When it comes to a potential Ramon Hernandez deal, Colorado has shown interest in acquiring Justin Turner. My first thought at this prospect was, No, you can’t trade Justin! Not Le Grande Orange Junior! He’s funny and keeps the team loose! Who will be the new pie-in-the-face guy if he goes? In addition to all that, he can play every infield position and can hit in high-pressure situations. Plus, he’s got the best walk-up song of any player on the roster. You find me someone who’s willing to step up to the plate to the tune of Carly Rae Jepson’s “Call Me Maybe” and I’ll consider parting with Justin Turner…if you convince me, maybe.
That was obviously not the most pragmatic of reactions when it comes to a potential trade. But it became a real issue when I started responding the same way reading about every other potential trade chip. Whether it was Daniel Murphy (No, not Murph! He’s got one of the best bats on the team!), Kirk Nieuwenhuis (No, not Captain Kirk! He’s such an athlete!), or even Jordany Valdespin (No, not Valdespin! He’s exciting! He plays with passion!), it was a tragedy to think about the Mets without each of them.
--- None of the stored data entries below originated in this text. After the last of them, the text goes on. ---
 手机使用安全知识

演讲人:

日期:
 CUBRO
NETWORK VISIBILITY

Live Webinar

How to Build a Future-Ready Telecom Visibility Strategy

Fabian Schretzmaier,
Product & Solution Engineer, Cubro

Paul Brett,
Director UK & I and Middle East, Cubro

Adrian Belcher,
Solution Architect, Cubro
As consequence of the season’s length, baseball is the most personal of all the major sports. Because they must play 162 games in a six month window, there is a baseball game on just about every night. If you follow an entire season, you spend just about 90% of your days watching and rooting for the same group of guys. After a time, you start to feel a connection with them. Your baseball team becomes almost like extended family: you live with them, die with them, laugh with them, cry with them. And when you think about the possibility of one of them leaving the team, especially involuntarily through a trade, it’s almost unthinkable, like knowing a family member is never going to come around again.
People get attached to their baseball teams, but it has been especially easy with this New York Met squad of 2012. They play hard every night, never quit, and so far have overcome the odds and expectations to give their fans three months of thrills. This is as likeable a bunch of guys as have ever put on those blue caps with the orange “NY” insignia, and that makes it harder than ever to imagine the team without even one of the bunch. Even Jordany Valdespin, who has been up and down so often this year they’re about to name a stretch of I-80 East after him, has had his great moments (Who could forget that 3-run homer off Papelbon in Philly? As good a first career hit as ever was.), and it’s hard to envision the organization without him.
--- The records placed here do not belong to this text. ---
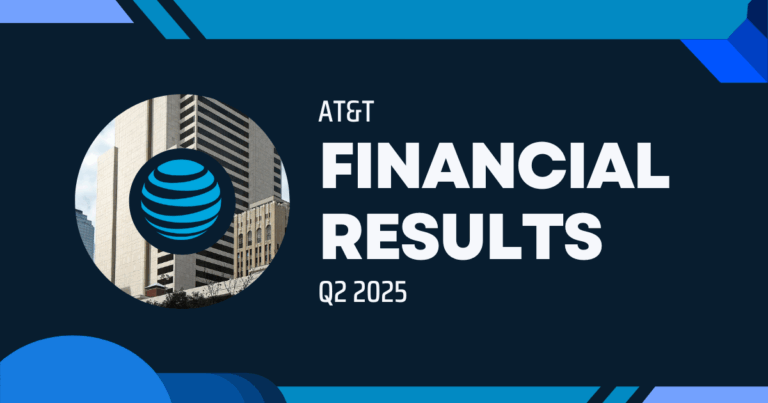 AT&T

FINANCIAL RESULTS

Q2 2025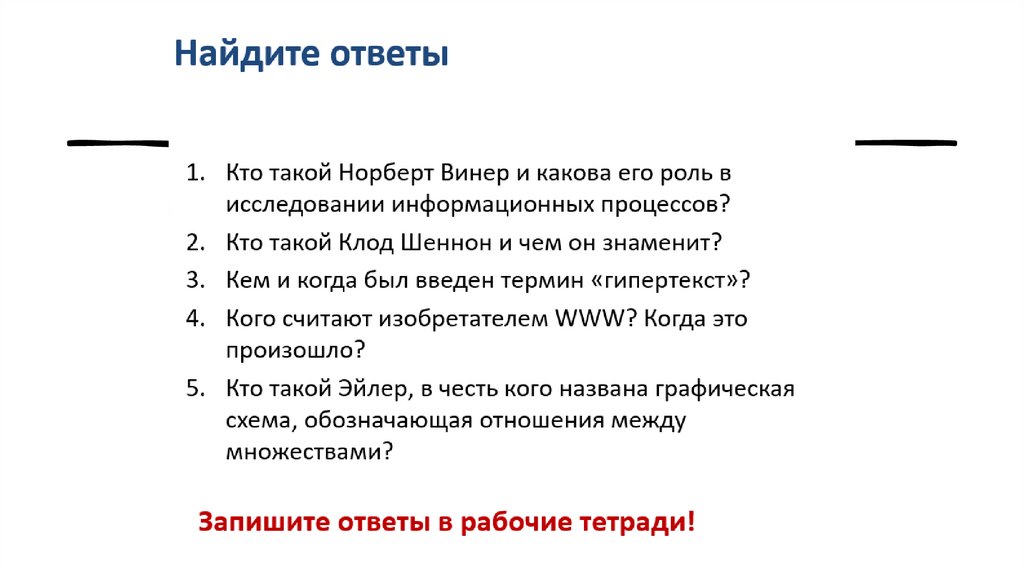 Найдите ответы

1. Кто такой Норберт Винер и какова его роль в исследовании информационных процессов?
2. Кто такой Клод Шеннон и чем он знаменит?
3. Кем и когда был введен термин «гипертекст»?
4. Кого считают изобретателем WWW? Когда это произошло?
5. Кто такой Эйлер, в честь кого названа графическая схема, обозначающая отношения между множествами?

Запишите ответы в рабочие тетради!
This feeling of connection with the players is what makes any sort of trade a Catch-22: stay stagnant and you can’t improve the club’s weaknesses, but make trades and you must give up a cherished member of the team. So how do you deal with it? What’s the method for coping with the departure of a member of your baseball family?
Perhaps the best way to look at it is to realize that in baseball, like in life, change is constant. Just as people move in and out of your life every year, baseball rosters turn over after every season. There will be some players on the 2012 edition of the Metropolitan Baseball Club who won’t return in 2013, and some may even be gone even before that. In 25 years’ time, all of them will be gone, and you’ll be telling your kids about the days of David Wright, Ike Davis, and R.A. Dickey as they begin to connect with a whole new set of ballplayers and recoil at the prospect of any of them being traded.
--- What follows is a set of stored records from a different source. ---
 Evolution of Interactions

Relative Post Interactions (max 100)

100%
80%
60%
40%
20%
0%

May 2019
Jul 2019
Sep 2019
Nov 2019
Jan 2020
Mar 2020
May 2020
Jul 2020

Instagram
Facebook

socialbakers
The key to surviving the trade deadline is to remember that things never stay the same forever. It’s all part of a cycle, and that cycle helps to create the generation-spanning fraternity that is a baseball club. Each of these men will be on the New York Mets all-time roster forever, and fans will remember the times when they each sported the orange and blue. But that does not mean it always will be, or should be, easy to say goodbye to guys like Justin Turner.